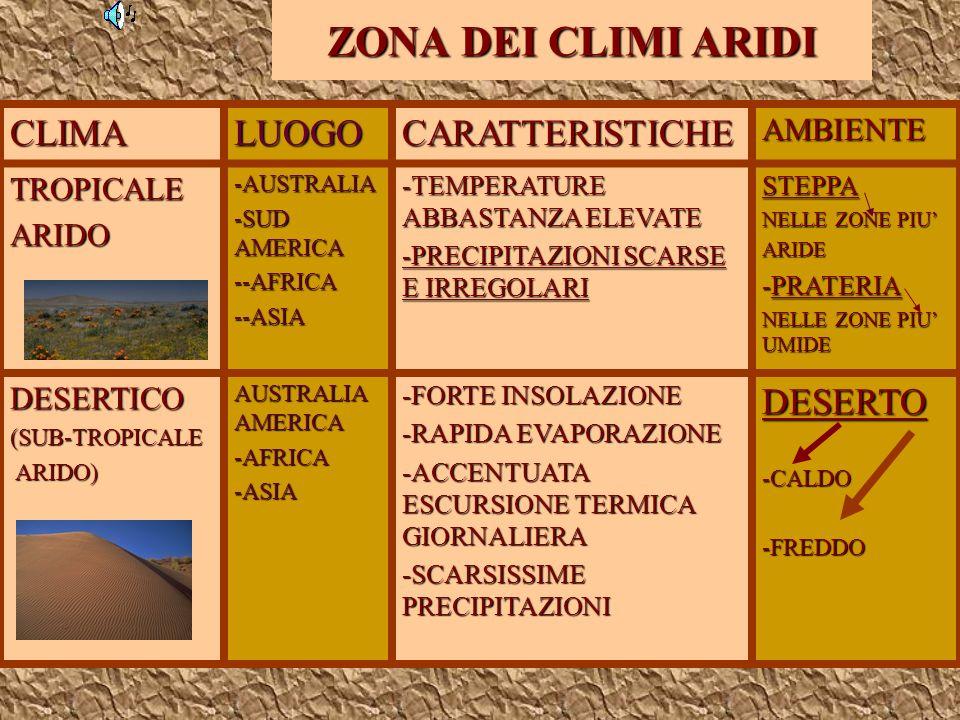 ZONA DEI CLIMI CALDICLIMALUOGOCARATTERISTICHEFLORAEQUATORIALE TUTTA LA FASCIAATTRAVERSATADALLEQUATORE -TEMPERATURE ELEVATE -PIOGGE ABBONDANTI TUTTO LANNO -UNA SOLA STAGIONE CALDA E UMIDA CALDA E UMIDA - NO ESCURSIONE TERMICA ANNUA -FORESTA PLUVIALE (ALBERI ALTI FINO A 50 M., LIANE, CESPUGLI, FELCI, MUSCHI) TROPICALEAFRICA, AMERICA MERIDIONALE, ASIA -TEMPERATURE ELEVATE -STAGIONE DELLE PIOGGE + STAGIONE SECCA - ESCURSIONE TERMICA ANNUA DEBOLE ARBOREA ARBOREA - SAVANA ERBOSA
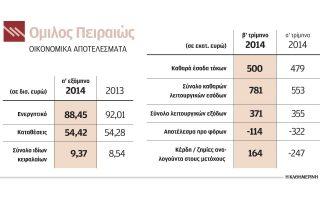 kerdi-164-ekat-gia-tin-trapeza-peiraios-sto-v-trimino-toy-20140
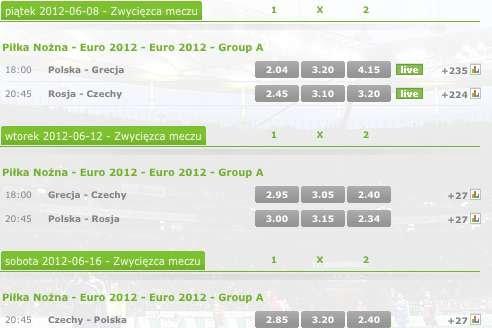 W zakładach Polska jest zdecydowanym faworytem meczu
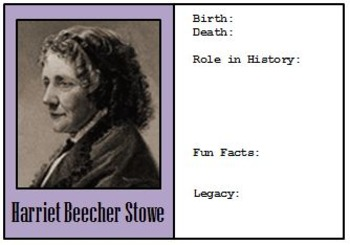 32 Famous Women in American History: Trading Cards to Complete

■ **Problem requirements**
Retype the data above as given, letting no picture into the copy.

■ **Answer to this exercise**
 ZONA DEI CLIMI CALDICLIMALUOGOCARATTERISTICHEFLORAEQUATORIALE TUTTA LA FASCIAATTRAVERSATADALLEQUATORE -TEMPERATURE ELEVATE -PIOGGE ABBONDANTI TUTTO LANNO -UNA SOLA STAGIONE CALDA E UMIDA CALDA E UMIDA - NO ESCURSIONE TERMICA ANNUA -FORESTA PLUVIALE (ALBERI ALTI FINO A 50 M., LIANE, CESPUGLI, FELCI, MUSCHI) TROPICALEAFRICA, AMERICA MERIDIONALE, ASIA -TEMPERATURE ELEVATE -STAGIONE DELLE PIOGGE + STAGIONE SECCA - ESCURSIONE TERMICA ANNUA DEBOLE ARBOREA ARBOREA - SAVANA ERBOSA
 kerdi-164-ekat-gia-tin-trapeza-peiraios-sto-v-trimino-toy-20140
 W zakładach Polska jest zdecydowanym faworytem meczu
 32 Famous Women in American History: Trading Cards to Complete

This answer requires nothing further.